On the surface, the Gila County Health Department's scoring system for the general cleanliness and healthfulness of local restaurants seems simple.
Like a grade school math test, the top score is 100, and points are deducted for hygienic "errors." Therefore, one would assume, it would be more healthful to eat at a bistro with a 96 rating that one that scored 92.
Well, that's not necessarily so, according to Svanna Jones, the Rim country's only restaurant health inspector.
In fact, Jones said, the current scoring system is so misleading that the State of Arizona will do away with it by this time next year, in favor of a non-number system that's still in the planning stage.
The basic problem with the 100-point system, Jones said, is that it is not at all like grade-school test scoring.
For example, a restaurant that earned a 96 rating could have received that score because the kitchen is home to throngs of rodents and insects who don't care where they leave their droppings -- a situation that would get an automatic four-point subtraction.
On the other hand, a restaurant could be as sanitary as a doctor's scalpel and still get a rating of 95 if it were, say, located in an older building with one cracked floor tile (minus one point), a burnt-out light bulb (minus one), a broken refrigerator thermometer (minus one), a scratch on the wall (minus one), and a metal scoop inadvertently left in an ice bin during the inspection (minus two points).
"At which of those restaurants would you want to eat?" Jones asked rhetorically. "You can't tell by looking at the score. That's why we're getting rid of this system."
By the same token, a perfect 100 score is not to be entirely trusted.
"The day a restaurant opens, it would almost certainly get a perfect score because nobody's been in the kitchen yet," Jones said. "But two hours later, it could be a different story entirely."
The worst offenses a restaurant can commit, according to the official inspection report checklist, earn a minus-five points each. Those deductions are made when potentially hazardous food does not meet temperature requirements during storage, preparation, display, service or transportation; when personnel with infections are not restricted; when employees fail to keep their hands washed and cleaned or practice good hygiene; and when toxic items, such as certain cleaning solutions or insecticides, are not properly stored, labeled and used.
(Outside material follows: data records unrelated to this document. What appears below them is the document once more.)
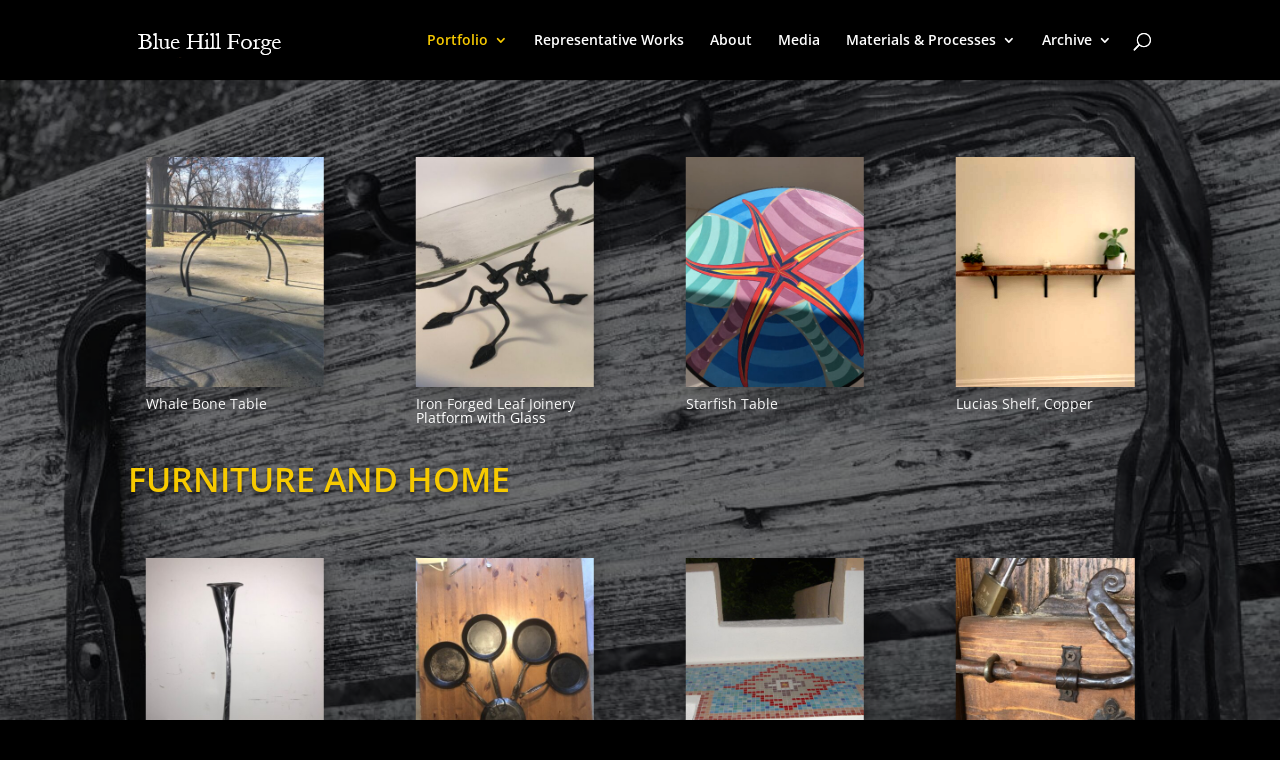

--- FILE ---
content_type: text/css
request_url: https://bluehillforge.com/wp-content/uploads/wtfdivi/wp_head.css?ver=1672345381
body_size: -75
content:
.et_pb_gallery_image img{width:auto !important;height:auto !important;position:relative;left:50% !important;-webkit-transform:translateX(-50%);-ms-transform:translateX(-50%);transform:translateX(-50%)}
Jones, a native of Iceland, has been a health inspector for 13 years -- three in San Diego, Calif., eight in metro Phoenix, and the past two years in Payson. She majored in environmental health in college with the aim of becoming a microbiologist -- but detoured into health inspections instead.
The most hair-raising experiences of Jones' career occurred in San Diego, she said.
"There you have rats, not mice. They run around and urinate everywhere, including on the food, and you can't see it with the naked eye. It's awful, and it occurred not only in little independent restaurants, but major chains as well."
Jones' single worst experience, in fact, was walking into a major chain restaurant in the coastal California city.
"There was about four inches of sewage throughout the whole kitchen. It was a pool of sewage. And the kitchen workers were walking around in it like there was nothing wrong!"
As for the lowest rating she's ever given, Jones said, "I may have given a few restaurants a 50 ... but it doesn't make much difference once they get into the 60s, because that's when we close them down for being an imminent health hazard."
The very important thing Jones would like Payson's diners to know is, "None of this happens here. The (restaurant owners) here take care of their problems immediately. Sometimes, they'll close down and fix a problem without ever telling me about it."
Outside of some rodent problems in two restaurants, which are now being taken care of, the worst situations Jones usually faces in Payson usually involve things like hand washing and sanitizing, which are considered serious but easily correctable.
"It's amazingly different here," she said. "The majority of people here are so good, so willing to learn. And they actually make the changes we suggest. That's the hardest thing to get people to do.
"In Phoenix and San Diego, there are many restaurant owners -- I'd say at least 20 percent of them -- who won't do any more than they have to just to stay open. That's just not the case here, and it makes my job wonderful."
For the record, one Payson restaurant was given an 82 for a series of offenses, starting with "rodent droppings in the dining area." But that was by far the area's lowest score, Jones said, and "the owners are now taking care of the problems."
Out of deference to local restaurant-owners, Jones will not divulge her own favorite places to dine out locally. But the Payson eateries to which she has bestowed 100 points are Sesame Inn, Arby's, Kentucky Fried Chicken, Bagels & Brew, Cousins, German Cowboy, Pete's Place, Uncle Tom's Pizza in Pine, the cafeteria at the Payson Regional Medical Center, the American Legion, and the Payson Senior Center.